How to Remove Mold from Walls that are Painted
Going all-natural is a good way to start. If a mild, natural method does not do the trick, then move on to a stronger approach. To begin, use a mold-killing agent that combines borax, vinegar, and water. Let the solution sit on the surface for ten minutes before wiping it off. Wait a couple of days. If the mold returns, use a water and bleach solution. But keep in mind that bleach can irritate the eyes, skin and even the lungs when inhaled, so if its use is not necessary, just avoid it.
Whatever method you use, though, make sure you wear rubber gloves to prevent coming in contact with mold. Also, you want the area to be well ventilated while you’re at work to avoid inhaling mold spores.
How to Remove Mold from Drywall and Ceiling
Drywall is made from porous materials, so you most probably need to cut away the portion of the drywall that has mold all over it. This is because materials like drywall and popcorn ceilings are not sealed. So when mold grows, it threads into the structure of the material.
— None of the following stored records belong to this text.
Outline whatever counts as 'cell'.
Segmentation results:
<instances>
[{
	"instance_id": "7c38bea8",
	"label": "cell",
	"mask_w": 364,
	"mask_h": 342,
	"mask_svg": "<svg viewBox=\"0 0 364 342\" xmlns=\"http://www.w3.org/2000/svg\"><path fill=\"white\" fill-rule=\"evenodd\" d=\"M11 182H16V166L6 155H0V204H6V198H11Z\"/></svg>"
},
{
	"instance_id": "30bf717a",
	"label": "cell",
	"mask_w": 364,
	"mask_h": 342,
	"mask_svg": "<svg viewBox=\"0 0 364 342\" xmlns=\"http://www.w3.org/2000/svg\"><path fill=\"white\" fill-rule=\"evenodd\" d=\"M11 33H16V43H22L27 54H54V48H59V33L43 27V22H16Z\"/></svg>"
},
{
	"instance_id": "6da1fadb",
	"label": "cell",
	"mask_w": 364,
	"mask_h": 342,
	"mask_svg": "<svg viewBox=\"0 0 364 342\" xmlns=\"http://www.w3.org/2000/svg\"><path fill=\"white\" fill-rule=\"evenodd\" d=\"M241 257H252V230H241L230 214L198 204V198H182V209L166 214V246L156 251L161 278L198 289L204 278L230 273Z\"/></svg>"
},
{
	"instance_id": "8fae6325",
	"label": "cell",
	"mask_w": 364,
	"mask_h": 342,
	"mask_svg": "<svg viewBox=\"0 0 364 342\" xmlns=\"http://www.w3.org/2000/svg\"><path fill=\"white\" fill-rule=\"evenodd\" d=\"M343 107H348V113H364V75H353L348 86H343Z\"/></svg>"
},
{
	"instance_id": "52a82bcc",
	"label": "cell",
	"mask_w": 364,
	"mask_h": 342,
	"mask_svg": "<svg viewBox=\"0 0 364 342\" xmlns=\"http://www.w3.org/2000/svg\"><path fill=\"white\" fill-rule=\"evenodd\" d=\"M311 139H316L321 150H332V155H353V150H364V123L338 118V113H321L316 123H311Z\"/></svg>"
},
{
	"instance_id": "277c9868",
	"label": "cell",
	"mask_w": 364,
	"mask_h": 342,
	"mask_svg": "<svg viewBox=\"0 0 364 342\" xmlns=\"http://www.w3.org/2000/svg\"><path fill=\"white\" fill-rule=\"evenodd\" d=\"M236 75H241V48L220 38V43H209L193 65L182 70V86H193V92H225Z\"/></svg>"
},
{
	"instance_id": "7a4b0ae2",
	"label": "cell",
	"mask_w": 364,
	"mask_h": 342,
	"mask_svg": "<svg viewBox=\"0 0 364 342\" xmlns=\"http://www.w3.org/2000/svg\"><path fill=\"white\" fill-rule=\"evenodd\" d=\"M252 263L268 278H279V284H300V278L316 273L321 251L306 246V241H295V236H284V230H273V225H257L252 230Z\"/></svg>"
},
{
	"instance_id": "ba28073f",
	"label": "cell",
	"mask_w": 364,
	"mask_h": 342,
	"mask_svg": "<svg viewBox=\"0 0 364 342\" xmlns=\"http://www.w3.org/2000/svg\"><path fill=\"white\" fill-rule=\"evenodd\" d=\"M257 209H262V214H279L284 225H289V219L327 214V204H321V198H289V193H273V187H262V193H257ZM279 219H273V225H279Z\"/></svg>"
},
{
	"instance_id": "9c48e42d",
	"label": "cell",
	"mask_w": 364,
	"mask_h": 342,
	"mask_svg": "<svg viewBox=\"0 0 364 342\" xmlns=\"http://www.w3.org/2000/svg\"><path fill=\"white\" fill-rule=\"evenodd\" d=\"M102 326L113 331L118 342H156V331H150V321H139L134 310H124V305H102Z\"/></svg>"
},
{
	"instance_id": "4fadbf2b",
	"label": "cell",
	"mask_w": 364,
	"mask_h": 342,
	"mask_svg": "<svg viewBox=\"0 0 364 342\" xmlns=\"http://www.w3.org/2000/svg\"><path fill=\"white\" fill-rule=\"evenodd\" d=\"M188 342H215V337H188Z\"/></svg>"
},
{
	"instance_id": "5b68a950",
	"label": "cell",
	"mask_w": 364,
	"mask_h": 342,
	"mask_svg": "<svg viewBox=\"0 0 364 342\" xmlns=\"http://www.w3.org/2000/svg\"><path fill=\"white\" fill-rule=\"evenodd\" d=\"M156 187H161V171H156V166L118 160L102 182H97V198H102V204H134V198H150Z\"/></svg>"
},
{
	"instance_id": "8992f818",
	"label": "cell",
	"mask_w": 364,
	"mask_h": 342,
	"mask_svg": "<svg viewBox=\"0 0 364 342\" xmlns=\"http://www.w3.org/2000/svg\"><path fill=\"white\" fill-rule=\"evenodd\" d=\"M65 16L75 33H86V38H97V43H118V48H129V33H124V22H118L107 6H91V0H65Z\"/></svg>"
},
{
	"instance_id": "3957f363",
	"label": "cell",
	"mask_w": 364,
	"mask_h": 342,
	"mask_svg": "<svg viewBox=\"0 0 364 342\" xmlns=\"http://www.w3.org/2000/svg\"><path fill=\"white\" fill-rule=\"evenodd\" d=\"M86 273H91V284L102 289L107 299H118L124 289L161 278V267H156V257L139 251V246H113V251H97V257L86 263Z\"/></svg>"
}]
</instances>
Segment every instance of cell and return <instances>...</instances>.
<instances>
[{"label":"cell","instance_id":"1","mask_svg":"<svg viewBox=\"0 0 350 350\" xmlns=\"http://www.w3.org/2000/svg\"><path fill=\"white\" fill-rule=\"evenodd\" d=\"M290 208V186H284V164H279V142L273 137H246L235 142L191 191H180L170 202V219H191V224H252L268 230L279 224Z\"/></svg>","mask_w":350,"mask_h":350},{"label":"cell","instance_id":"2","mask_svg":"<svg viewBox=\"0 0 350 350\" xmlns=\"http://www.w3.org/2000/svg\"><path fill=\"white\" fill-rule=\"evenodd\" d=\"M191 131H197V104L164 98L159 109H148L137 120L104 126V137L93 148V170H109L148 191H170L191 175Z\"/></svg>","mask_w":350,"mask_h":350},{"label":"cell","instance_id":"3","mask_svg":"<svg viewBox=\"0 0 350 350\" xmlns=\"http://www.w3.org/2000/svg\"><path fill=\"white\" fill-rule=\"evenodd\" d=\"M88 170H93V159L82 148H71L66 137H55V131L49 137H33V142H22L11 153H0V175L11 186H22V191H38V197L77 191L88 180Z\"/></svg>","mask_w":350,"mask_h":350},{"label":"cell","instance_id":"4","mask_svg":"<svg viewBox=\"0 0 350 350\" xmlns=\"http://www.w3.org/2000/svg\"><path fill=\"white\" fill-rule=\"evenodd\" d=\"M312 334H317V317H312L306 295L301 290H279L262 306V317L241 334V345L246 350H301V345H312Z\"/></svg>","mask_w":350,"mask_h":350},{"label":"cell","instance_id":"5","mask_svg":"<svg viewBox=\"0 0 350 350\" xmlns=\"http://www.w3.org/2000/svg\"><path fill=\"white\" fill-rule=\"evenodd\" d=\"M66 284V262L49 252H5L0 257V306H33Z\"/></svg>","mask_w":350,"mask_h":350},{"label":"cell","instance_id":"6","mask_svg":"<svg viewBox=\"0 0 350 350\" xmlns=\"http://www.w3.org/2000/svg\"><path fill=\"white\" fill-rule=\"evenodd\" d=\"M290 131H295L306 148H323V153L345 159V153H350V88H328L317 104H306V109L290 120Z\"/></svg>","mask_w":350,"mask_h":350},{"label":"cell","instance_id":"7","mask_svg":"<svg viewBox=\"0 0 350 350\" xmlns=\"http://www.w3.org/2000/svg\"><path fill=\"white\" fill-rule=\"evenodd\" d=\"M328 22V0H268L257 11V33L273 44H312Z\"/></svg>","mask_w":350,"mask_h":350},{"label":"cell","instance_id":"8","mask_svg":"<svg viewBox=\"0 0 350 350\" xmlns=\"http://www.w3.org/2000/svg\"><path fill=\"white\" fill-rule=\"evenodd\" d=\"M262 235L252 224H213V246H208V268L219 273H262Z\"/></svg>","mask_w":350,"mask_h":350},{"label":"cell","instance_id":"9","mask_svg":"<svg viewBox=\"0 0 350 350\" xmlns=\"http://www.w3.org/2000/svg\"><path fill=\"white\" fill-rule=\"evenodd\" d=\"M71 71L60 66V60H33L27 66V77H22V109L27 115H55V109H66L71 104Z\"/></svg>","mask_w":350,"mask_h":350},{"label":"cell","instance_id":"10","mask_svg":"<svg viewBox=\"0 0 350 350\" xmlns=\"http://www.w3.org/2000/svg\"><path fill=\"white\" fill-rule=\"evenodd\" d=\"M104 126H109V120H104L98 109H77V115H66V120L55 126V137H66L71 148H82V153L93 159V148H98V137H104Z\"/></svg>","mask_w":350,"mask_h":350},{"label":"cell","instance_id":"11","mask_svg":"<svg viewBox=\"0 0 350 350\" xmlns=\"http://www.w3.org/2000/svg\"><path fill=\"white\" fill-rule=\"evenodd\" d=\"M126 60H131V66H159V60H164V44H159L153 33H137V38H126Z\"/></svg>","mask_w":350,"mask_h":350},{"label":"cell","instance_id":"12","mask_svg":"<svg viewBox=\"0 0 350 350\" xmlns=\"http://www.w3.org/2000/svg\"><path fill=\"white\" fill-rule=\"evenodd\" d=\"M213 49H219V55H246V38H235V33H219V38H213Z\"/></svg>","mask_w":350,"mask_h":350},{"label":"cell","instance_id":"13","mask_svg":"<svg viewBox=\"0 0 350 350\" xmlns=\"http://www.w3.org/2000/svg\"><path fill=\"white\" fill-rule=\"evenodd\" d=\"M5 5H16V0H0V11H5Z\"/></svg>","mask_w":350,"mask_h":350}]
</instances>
You may try to remove it with a mold-killing solution, but if the nasty fungi reappears, you will need to replace the infested drywall. Meanwhile, if you’re not ready to say good-bye to your ceiling, contact a mold removal expert to treat the area.
Prevention is the Key
Now that you’ve remedied the situation, make sure it doesn’t happen the second time around. By as simple as controlling the humidity levels and environmental conditions in your home, you won’t have to worry about mold bothering your life again!